Sayangnya, bagi remaja, media sosial juga dapat memberi dampak negatif, seperti gangguan tidur, cyberbullying, tekanan teman sebaya, dan ekspektasi yang tidak realistis.

Media sosial tidak hanya menghubungkan remaja satu sama lain. Namun banyak remaja melaporkan bahwa mereka merasa kecanduan media sosial, secara obsesif terus menerus mengecek laman media sosial dan membandingkan hidup mereka dengan orang lain.

Sebuah penelitian mengeksplorasi dampak penggunaan media sosial pada remaja dan menemukan bahwa mereka yang lebih sering menggunakan media sosial pada malam hari khususnya memiliki tingkat depresi lebih tinggi dan kualitas tidur lebih buruk.

Tekanan akademis

Tekanan untuk berprestasi di sekolah datang dari sejumlah bidang. Banyak remaja juga mungkin mengalami tekanan terkait olahraga atau kegiatan ekstrakurikuler lainnya. Siswa yang merasakan stres akademik berisiko 2,4 kali lebih tinggi mengalami depresi dibandingkan mereka yang tidak merasakan stres akademik.

Trauma

Tingginya angka remaja mengalami trauma datang dalam berbagai bentuk, seperti penelantaran, kekerasan fisik, emosional, atau seksual.

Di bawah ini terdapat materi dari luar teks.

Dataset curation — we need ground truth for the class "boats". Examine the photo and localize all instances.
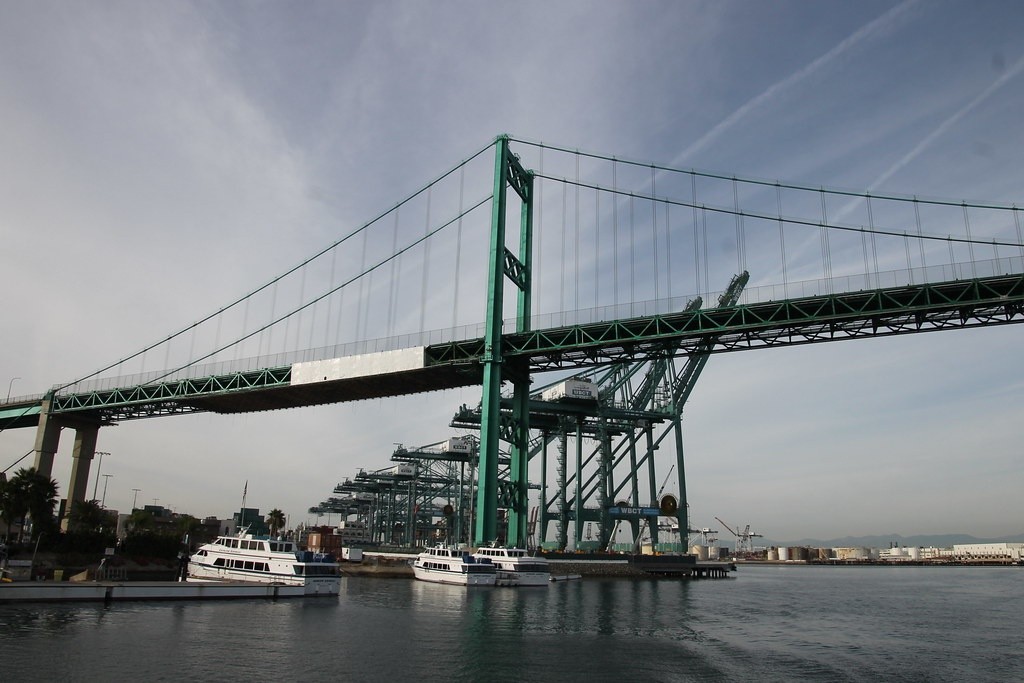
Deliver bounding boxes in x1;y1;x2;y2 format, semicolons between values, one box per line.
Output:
178;478;344;598
471;545;551;586
409;538;497;586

Penelitian menunjukkan bahwa sekitar 15 hingga 43 persen anak perempuan dan 14 hingga 43 persen anak laki-laki mengalami setidaknya satu trauma.

Konsekuensi trauma terhadap kesehatan mental dapat berkembang terlepas dari jenis, tingkat keparahan, atau frekuensi pelecehan atau trauma tersebut. Misalnya, penelitian terkini menunjukkan bahwa pelecehan emosional sangat terkait dengan depresi.

Jika Anda seorang remaja dan yakin sedang mengalami depresi, penting menghubungi orang dewasa yang terpercaya untuk mendapatkan dukungan selama masa ini. Ingat, depresi pada remaja dapat diobati dengan bimbingan dan dukungan dari ahli kesehatan mental. Anda juga dapat mencoba terapi online jika itu dirasa lebih cocok.